What this exercise asks -
(1) Translate this sentence from the passage on NS2A deletion mutants into Spanish: "The sequencing results showed that the engineered NS2A deletions were retained without secondary mutations."
(2) Carry on writing the passage on NS2A deletion mutants, starting right after its last line.

Text excerpt -
Start of Block

To rescue the defect of virion assembly/release, we transfected the three mutant genome-length RNAs individually into BHK-21 cells that constitutively expressed DENV-2 WT NS2A protein. From days 2 to 5 p.t., an increasing number of viral E-positive cells were observed in the following order: WT > K188-del ≥ Q187-del ≥ E100-del (Fig. 1E). Incubation of naive BHK-21 cells with the culture medium from the transfected cells generated E-positive cells, suggesting that infectious PIV_NS2As were produced (Fig. 1F). Quantification of the E-positive cells suggested PIV_NS2A titers of 1.8 × 10⁵, 5 × 10², 6 × 10², and 1 × 10³ IFU/ml for WT, E100-del, Q187-del, and K188-del viruses, respectively (Fig. 1G). To exclude the possibility that the observed trans-complementation was due to reversion of the NS2A deletions, we extracted the total intracellular RNAs from the infected naive BHK-21 cells shown in Fig. 1F and sequenced the entire viral genome. The sequencing results showed that the engineered NS2A deletions were retained without secondary mutations. A new round of infection of naive BHK-21 cells with culture fluids from cells shown in Fig. 1F did not yield any E-positive cells (data not shown), suggesting that the PIV_NS2As could perform only a single-round infection.

To further minimize potential reversion, we generated a double amino acid deletion mutant, Q187K188-del. As shown in Fig. 3, the Q187K188-del mutant was highly defective in viral replication in BHK-21 cells. Therefore, we did not further pursue the double-mutant approach.

FIG 3.

Characterization of Q187K188-del mutants. (A) IFA of naive BHK-21 cells transfected with WT or Q187K188-del genome-length RNA. (B) IFA of naive BHK-21 cells infected with the culture fluids harvested on day 4 p.t. from the transfected cells in panel A. (C) Plaque assay. Culture fluids from the transfected BHK-21 cells on day 5 p.t. were subjected to plaque assay using BHK-21 cells. No detectable (N.D.) plaques were observed for the Q187K188-del mutant.

Selection for improved PIV_NS2A production.

End of Block

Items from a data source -
Start of Block

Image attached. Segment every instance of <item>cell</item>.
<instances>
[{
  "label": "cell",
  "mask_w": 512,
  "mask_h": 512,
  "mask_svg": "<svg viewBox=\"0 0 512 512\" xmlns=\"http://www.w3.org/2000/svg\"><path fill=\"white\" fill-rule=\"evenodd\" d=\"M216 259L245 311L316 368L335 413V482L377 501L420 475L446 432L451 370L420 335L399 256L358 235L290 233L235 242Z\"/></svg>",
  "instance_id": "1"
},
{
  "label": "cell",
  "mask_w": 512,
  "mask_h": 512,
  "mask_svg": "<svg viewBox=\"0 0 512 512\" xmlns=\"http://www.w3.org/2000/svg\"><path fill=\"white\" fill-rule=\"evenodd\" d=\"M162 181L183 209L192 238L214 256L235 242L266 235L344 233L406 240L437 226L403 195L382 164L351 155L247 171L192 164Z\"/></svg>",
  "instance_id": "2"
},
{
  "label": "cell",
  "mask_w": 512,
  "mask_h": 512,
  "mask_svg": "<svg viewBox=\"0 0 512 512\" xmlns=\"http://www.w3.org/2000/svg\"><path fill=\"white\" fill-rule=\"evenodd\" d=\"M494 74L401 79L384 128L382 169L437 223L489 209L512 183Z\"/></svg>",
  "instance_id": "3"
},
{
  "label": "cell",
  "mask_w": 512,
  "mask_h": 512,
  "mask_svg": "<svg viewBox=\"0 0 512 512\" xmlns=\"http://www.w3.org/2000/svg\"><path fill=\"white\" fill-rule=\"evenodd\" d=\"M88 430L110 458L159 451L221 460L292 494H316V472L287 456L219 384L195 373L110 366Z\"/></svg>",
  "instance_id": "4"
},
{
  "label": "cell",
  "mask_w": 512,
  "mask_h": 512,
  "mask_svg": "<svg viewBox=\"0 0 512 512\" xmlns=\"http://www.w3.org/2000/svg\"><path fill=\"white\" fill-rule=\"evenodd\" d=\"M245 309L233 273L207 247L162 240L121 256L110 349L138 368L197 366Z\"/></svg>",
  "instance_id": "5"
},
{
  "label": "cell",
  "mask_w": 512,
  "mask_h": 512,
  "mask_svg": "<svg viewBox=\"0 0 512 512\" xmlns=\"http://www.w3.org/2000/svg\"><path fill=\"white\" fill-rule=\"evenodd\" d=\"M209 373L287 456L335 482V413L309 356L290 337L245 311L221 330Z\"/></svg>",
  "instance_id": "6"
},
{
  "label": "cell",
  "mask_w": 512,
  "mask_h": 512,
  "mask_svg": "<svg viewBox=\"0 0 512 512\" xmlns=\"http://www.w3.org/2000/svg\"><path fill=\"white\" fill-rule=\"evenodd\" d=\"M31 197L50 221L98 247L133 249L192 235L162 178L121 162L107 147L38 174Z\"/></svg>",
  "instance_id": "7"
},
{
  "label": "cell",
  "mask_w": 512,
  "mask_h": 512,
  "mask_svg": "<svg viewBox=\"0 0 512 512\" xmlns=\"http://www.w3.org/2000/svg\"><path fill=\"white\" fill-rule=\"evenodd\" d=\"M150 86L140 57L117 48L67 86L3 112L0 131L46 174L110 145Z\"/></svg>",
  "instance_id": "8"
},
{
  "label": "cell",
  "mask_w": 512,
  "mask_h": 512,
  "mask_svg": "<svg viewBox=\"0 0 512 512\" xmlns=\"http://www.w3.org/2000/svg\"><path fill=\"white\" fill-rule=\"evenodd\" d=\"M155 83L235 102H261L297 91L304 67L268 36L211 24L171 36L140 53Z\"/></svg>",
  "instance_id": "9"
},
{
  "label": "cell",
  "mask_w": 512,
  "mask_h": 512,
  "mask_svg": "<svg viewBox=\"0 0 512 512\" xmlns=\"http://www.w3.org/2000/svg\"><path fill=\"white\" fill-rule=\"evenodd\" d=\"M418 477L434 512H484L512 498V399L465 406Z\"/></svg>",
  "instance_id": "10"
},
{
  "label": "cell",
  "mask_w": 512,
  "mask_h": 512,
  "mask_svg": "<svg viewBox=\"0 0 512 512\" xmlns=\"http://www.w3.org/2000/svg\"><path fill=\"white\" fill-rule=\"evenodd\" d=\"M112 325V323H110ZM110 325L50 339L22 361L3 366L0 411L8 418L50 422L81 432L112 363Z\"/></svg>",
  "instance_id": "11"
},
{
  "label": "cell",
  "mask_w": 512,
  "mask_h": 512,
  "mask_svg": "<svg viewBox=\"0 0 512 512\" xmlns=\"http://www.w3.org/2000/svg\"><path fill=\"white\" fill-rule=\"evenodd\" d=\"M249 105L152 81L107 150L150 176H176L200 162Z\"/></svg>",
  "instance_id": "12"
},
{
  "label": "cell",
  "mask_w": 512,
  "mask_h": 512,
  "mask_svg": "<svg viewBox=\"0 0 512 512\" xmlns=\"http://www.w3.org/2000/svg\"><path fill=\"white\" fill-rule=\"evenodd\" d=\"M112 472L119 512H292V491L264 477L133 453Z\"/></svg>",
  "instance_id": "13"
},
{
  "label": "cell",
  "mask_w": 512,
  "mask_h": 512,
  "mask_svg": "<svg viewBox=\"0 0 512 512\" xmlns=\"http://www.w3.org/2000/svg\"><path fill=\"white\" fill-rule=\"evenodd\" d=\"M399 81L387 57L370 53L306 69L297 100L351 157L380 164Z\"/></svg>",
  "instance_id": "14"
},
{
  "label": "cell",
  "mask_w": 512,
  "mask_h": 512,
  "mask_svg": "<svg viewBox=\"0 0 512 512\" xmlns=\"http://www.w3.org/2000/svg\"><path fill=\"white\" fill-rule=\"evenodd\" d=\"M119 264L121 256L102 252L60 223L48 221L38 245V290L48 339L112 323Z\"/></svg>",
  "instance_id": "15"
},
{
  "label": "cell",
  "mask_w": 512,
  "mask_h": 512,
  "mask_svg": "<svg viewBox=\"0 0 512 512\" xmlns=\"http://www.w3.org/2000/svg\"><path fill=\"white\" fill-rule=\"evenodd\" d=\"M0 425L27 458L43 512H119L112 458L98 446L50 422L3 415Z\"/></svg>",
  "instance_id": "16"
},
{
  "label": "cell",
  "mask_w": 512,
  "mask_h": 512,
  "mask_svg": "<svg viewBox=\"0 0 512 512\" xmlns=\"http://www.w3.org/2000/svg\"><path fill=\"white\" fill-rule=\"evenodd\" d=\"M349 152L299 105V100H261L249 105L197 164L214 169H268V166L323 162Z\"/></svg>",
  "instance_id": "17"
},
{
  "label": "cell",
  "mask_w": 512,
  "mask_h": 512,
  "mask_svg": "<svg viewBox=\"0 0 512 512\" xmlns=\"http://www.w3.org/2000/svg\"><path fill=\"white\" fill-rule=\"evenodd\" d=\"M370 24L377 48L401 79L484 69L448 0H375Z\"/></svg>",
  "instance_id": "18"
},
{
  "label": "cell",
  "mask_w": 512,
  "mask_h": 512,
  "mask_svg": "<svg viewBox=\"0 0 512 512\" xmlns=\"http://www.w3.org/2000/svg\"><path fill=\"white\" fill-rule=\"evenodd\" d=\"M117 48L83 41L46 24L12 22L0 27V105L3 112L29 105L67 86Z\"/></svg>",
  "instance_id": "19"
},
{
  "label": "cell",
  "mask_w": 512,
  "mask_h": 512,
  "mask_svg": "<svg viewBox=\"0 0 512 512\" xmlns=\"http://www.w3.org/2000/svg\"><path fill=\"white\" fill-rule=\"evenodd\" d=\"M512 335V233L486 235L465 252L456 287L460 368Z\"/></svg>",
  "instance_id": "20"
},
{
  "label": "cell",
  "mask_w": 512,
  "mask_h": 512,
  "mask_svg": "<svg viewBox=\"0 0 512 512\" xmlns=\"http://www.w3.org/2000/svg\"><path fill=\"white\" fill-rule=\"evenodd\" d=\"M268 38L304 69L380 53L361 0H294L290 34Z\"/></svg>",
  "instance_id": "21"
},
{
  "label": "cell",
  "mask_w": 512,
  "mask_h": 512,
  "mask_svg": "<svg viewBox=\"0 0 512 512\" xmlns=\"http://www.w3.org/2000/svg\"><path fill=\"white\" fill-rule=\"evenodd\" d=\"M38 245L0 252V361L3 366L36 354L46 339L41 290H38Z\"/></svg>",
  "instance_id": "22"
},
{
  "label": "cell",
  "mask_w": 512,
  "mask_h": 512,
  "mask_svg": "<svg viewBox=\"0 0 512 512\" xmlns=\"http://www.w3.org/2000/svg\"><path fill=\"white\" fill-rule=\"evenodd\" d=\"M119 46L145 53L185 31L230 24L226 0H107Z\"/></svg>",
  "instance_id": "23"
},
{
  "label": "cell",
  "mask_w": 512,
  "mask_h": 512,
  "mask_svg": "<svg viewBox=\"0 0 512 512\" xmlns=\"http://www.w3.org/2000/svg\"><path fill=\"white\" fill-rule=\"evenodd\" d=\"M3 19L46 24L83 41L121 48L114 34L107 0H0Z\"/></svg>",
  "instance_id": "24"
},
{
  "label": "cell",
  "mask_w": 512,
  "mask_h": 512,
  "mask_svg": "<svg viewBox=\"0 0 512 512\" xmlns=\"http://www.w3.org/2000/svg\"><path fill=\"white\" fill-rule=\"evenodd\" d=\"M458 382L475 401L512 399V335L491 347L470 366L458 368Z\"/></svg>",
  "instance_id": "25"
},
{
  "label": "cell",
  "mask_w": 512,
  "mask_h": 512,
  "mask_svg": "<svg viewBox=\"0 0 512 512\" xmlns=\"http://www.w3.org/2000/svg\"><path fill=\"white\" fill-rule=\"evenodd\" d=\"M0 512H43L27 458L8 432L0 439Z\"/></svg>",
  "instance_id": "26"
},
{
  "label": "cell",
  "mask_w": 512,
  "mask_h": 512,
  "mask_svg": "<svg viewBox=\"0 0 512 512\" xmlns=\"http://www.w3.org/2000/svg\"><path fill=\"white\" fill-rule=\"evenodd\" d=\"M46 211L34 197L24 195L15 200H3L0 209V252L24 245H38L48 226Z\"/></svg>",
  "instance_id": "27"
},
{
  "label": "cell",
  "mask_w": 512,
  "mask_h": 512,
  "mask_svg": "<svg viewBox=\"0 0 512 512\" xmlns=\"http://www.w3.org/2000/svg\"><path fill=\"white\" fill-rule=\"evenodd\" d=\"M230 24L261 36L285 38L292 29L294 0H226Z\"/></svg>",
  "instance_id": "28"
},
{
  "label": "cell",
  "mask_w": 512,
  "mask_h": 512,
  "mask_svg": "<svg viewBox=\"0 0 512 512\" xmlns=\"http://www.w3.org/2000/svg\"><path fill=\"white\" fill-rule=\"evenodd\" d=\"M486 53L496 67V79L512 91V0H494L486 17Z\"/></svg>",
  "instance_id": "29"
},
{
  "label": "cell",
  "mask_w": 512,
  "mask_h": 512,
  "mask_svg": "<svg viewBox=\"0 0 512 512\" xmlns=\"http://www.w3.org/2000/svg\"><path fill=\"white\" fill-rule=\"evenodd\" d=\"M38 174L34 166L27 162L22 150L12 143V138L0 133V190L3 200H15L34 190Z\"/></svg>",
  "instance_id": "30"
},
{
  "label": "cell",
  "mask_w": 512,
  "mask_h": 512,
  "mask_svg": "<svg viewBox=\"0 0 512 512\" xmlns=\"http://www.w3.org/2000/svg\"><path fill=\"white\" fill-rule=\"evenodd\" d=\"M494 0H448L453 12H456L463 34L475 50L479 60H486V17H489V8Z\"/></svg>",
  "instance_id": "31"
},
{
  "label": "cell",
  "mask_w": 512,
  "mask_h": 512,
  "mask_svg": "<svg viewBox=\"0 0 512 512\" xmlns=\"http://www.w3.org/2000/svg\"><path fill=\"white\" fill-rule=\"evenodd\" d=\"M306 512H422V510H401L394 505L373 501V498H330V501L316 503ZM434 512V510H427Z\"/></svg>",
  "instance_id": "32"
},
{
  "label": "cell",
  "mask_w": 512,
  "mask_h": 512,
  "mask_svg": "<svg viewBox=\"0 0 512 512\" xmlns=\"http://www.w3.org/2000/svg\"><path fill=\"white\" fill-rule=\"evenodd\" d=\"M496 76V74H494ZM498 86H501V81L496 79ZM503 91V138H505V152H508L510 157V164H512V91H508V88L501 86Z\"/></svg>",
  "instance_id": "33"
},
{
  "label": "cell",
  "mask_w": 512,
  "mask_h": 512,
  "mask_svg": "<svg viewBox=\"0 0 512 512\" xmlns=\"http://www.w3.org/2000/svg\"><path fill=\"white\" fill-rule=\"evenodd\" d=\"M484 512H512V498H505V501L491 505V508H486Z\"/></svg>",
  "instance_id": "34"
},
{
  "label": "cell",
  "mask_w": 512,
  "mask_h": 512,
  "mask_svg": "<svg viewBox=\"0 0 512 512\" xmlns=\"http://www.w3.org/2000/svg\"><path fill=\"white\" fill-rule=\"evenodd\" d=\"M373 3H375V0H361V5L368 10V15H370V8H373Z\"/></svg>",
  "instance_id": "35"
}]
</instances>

End of Block

Written answers -
(1) Los resultados de la secuenciación mostraron que las deleciones de NS2A introducidas se conservaron sin mutaciones secundarias.

(2)
We performed selection experiments to improve PIV_NS2A production (Fig. 4A). Mutant K188-del was chosen for the selection experiment because of its higher PIV titer in the above-mentioned trans-complementation assay (Fig. 1G). Four independent selections were performed. After passaging the NS2A-expressing cells (which were transfected with the K188-del genome-length RNA) for 30 rounds (4 days per round) (Fig. 4A), the E-positive cells increased from 3% at passage 0 (P0) to almost 100% at P30 (Fig. 4B [selection I; selections II to IV not shown]). The P30 PIV_NS2A titers were improved to ≥1 × 10⁵ IFU/ml in all four independent selections (Fig. 4C). Sequencing of the P30 PIV_NS2A genomic RNAs revealed that, besides the engineered NS2A K188-del, additional mutations accumulated in both structural and nonstructural genes (Fig. 4C). These results suggest that PIV_NS2A production could be improved by accumulating adaptive mutations in the K188-del genome.

FIG 4.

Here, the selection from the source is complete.